Billund – Aus sechs Lego-Bausteinen mit acht Punkten lassen sich 915 Millionen Kombinationen zusammenbauen. In den drei Dinosauriern, die Besucher im Lego-House in der dänischen Kleinstadt Billund begrüßen, sind mit Sicherheit Millionen dieser Varianten verbaut. Die lebensgroßen Riesenechsen sind nur einige der gewaltigen Ausstellungsstücke in der 12.000 Quadratmeter großen Erlebniswelt am Sitz des weltgrößten Spielzeugproduzenten, die auch von außen wie ein überdimensionales Lego-Bauwerk aussieht.

Dieser Baum ist das größte Lego-Bauwerk der Welt. Er wiegt 20 Tonnen und besteht aus 6,3 Millionen Steinen.
Foto: Lego House

Ein passendes Bild, mögen sich ältere Jahrgänge beim Anblick der Saurier denken. Viele wuchsen mit den gleichen Lego-Steinen auf, die nun hier zu bewundern sind. Aber anders als die prähistorischen Reptilien ist Lego nicht ausgestorben. Das Familienunternehmen hat über die Jahrzehnte mehrere Krisen durchlebt, sich aber stets erfangen, indem es sich an die Wünsche der nächsten Kindergeneration angepasst hat.

--------------------------------------------------

AUFGABEN
• A. Nennen Sie alle Zahlen, die im Text über das Lego-House in Ziffern geschrieben sind, jeweils mit der zugehörigen Einheit oder Bezugsgröße.
• B. Formulieren Sie den Text über das Lego-House beginnend mit „Billund – Aus“ und endend mit „überdimensionales Lego-Bauwerk aussieht.“ neu, wobei „Riesenechsen“ durch „Urzeitechsen“ ersetzt wird.
• C. Führen Sie den Text über das Lego-House im Anschluss an seinen letzten Satz fort.

BEREITGESTELLTES MATERIAL
--------------------------------------------------

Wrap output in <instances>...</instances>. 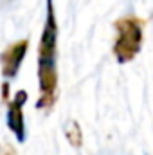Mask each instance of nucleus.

--------------------------------------------------

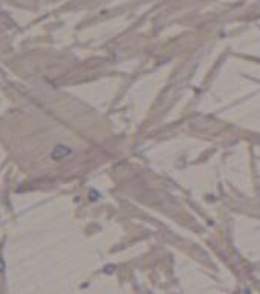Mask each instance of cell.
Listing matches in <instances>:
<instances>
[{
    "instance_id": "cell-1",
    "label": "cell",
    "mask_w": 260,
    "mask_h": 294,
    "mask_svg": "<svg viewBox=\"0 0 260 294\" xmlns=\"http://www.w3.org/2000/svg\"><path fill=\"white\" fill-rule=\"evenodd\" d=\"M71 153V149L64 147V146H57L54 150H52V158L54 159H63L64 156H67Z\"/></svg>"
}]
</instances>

--------------------------------------------------

ERWARTETE ERGEBNISSE
• A.
- 915 Millionen Kombinationen
- 12.000 Quadratmeter
- 20 Tonnen
- 6,3 Millionen Steine

• B.
Billund – Aus sechs Lego-Bausteinen mit acht Punkten lassen sich 915 Millionen Kombinationen zusammenbauen. In den drei Dinosauriern, die Besucher im Lego-House in der dänischen Kleinstadt Billund begrüßen, sind mit Sicherheit Millionen dieser Varianten verbaut. Die lebensgroßen Urzeitechsen sind nur einige der gewaltigen Ausstellungsstücke in der 12.000 Quadratmeter großen Erlebniswelt am Sitz des weltgrößten Spielzeugproduzenten, die auch von außen wie ein überdimensionales Lego-Bauwerk aussieht.

• C.
Was im Inneren aus den kleinen Steinen erschaffen wurde, beeindruckt. Selbst wer seine Definition von Kunst eher bei den Exponaten des Pariser Louvres ansiedelt, muss den Kunstbegriff hier ausweiten. Inmitten des Hauses etwa ragt ein knapp 16 Meter hoher Baum in die Höhe. Er besteht aus 6,3 Millionen Steinen, wiegt 20 Tonnen, und ein einzelner Mensch würde zwölf Jahre brauchen, um ihn aufzubauen. Das größte Lego-Bauwerk der Welt.

Hochzeit unter Steinen

Es ist ein Eldorado für Lego-Fans und spricht nicht nur Kinder und Familien an. Billund gilt als das Mekka von erwachsenen Lego-Fans, den sogenannten AFOL (Adult Fans of Lego). Sie zelebrieren das Bauen wie sonst keiner und beherzen den Firmennamen. Firmengründer Ole Kirk Kristiansen setzte dafür die dänischen Wörter "Leg" und "godt" zusammen, heißt auf Deutsch so viel wie "spiel gut". Die hingebungsvollsten Paare lassen sich sogar zwischen den Steinchen trauen. Beim Arrangieren von Heiratsanträgen, ist die Belegschaft bereits geübt.

Kinder und deren Spielverhalten veränderten sich im Lauf der Zeit grundlegend. Für Spielzeughersteller bedeutet das, sich stetig anzupassen und mit den Jugendtrends Schritt zu halten. Lego hat dies bemerkenswert geschafft – mit einem Produkt, das grundsätzlich immer gleich bleibt und sich dennoch weiterentwickelt. Das erfordert eine Gratwanderung, während der Lego nicht nur einmal fast abgestürzt wäre.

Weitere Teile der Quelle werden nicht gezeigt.